Most high street lender will include payslip deductions when calculating your net income affordability. Very few would ignore it as pension contributions are views as a non-discretionary deduction.
A NHS pension is a pre tax deduction so this shouldn't be affecting your requested loan that negatively.
Two decision in principles done within an hour? Hope it wasnt 2 credit checks. Shop around 100% not sure what bank you went with but honestly do your shopping around before opting out of your pension.
You need to speak to your pensions dept and find out what the implications are of leaving for a few months.
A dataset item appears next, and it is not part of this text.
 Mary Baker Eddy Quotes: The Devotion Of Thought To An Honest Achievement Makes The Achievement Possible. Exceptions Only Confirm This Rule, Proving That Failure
Could be vast, could be negligible but I doubt anyone here is qualified to advise.
If you're on a defined benefit pension scheme do not touch it, they are beyond valuable (even the lower yield ones) and I've never heard of anyone re-entering one successfully.
If you're on a contribution based scheme then you're only really losing the contributions for that period rather than the value of the pension in it's entirety.
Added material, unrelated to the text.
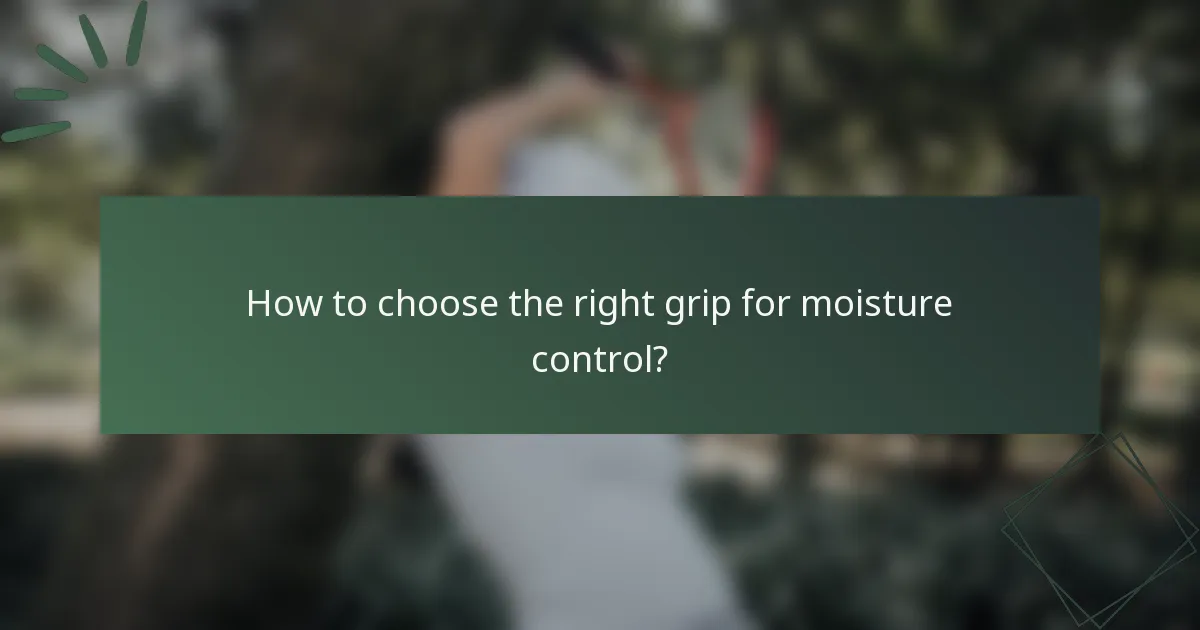 How to choose the right grip for moisture control?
As someone else mentioned ask if you can literally pause contributions for a specific period. This is a lower risk option as you never actually leave the scheme.
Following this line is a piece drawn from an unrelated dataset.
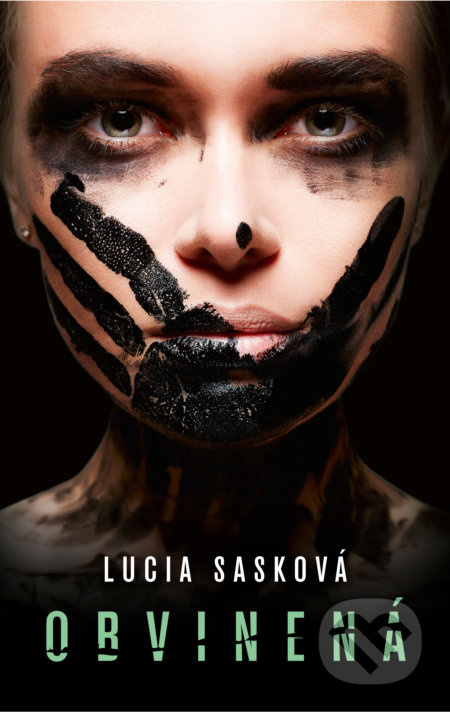 Obvinená - Lucia Sasková - kniha z kategorie Společenská beletrie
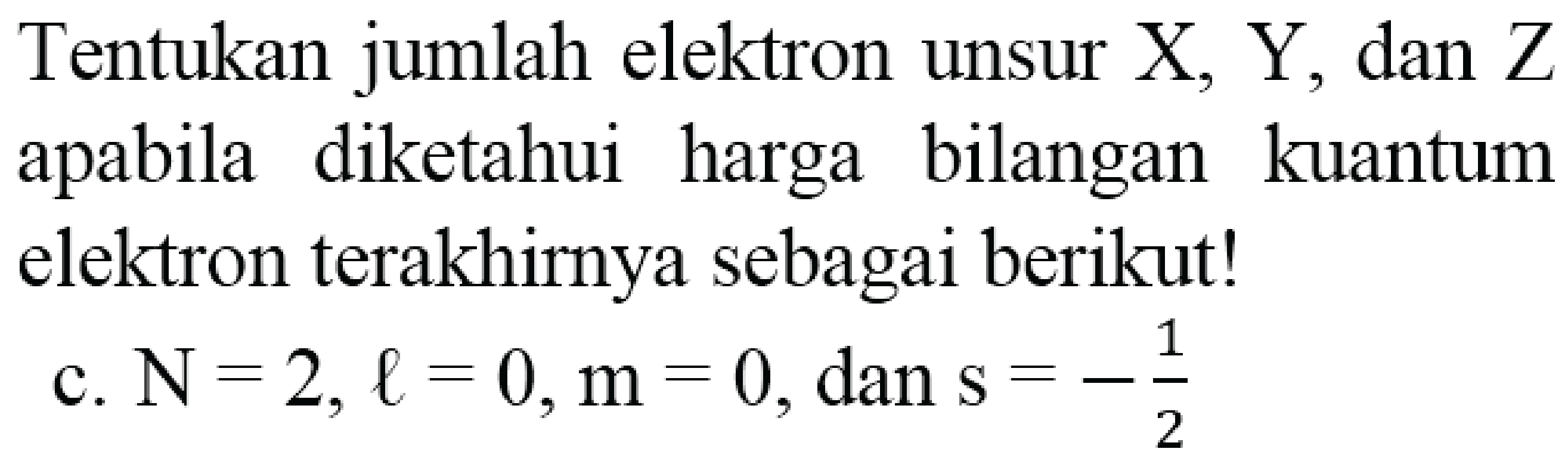 Tentukan jumlah elektron unsur X, Y, dan Z apabila diketahui harga bilangan kuantum elektron terakhirnya sebagai berikut!
c.  N=2, l=0, m=0 , dan  s=-(1)/(2)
No, not two credit checks (well, just soft credit checks which they assured me wouldn't matter). I hope that won't come back to bite me on the bum. I explained the situation to the bank and they just ran the mortgage in principal through the system again, minus the pension amount.
I'm going to investigate some other banks and see if I can find one that doesn't include pension contributions to see if that does make a difference.
To the poster that asked what a 'big enough' house is - it's the difference of 2 bedrooms and one reception room. And that makes a big difference in terms of whether some kids have their own room or all go in together. Also, whether you get a garden or just a miniature concrete slab included for the money!
If it just can't be afforded then that's that, but for the sake of 3 months pension contribution it feels frustrating. I see it's not to be undertaken lightly though, sigh. Very tricky...
I like the mortgage 'pause' idea, but fear it won't cut the mustard with the bank. They'll need evidence that the contributions have been properly halted in order to pass their affordability checks.
Nhs pensions are AMAZING in terms of what you pay in vs what you get back, and assuming you are in a final salary /career average one, taking a break from contributions will seriously hurt what you get as a pension. Dont do it unless you really cant avoid it!
I've never heard of anywhere discouraging you to stop paying into a pension in order for mortgage affordability to fit. I advise you go online and at least do some online calculators with each back to get an idea on what you could borrow elsewhere or see the broker at the estate agents. I would like to know which bank that is you've been dealing with too just out of interest!
Taking a break from contributions will seriously hurt what you get as a pension Yes, that's my fear . I'd really like it spelled out exactly what that will entail though, so I can make an objective decision and weigh the penalty against the benefits of getting a house now instead of continuing to rent.
Rh204 - Four letters beginning with H!
HSBC have notoriously strict lending criteria. Another bank/building society may well lend to you even if HSBC won't.
Ok first things first you may not be able to opt back into the pension you are currently in. I assume you are in the nhs one that existed before 2015 - which is a final salary one. If you leave it, then the pension you get will be based on your current salary, not whatever it may have increased to by the time you leave the nhs. Essentially your pension in such schemes are based on your final salary, times number of years, times a fixed fraction. So leaving even if only temporary, essentially means however many years you have now are all you will get.
The pension you would rejoin is vastly inferior as it is based on career average earnings, not final salary. If you leave it too long it may even be a new scheme you join which is defined contribution, again another significant step down.
Does that help?
Never heard such rubbish! I've never lost any business to HSBC i assume this is why because they are shit. Try Nationwide or Halifax as your next port of call. Or also a broker.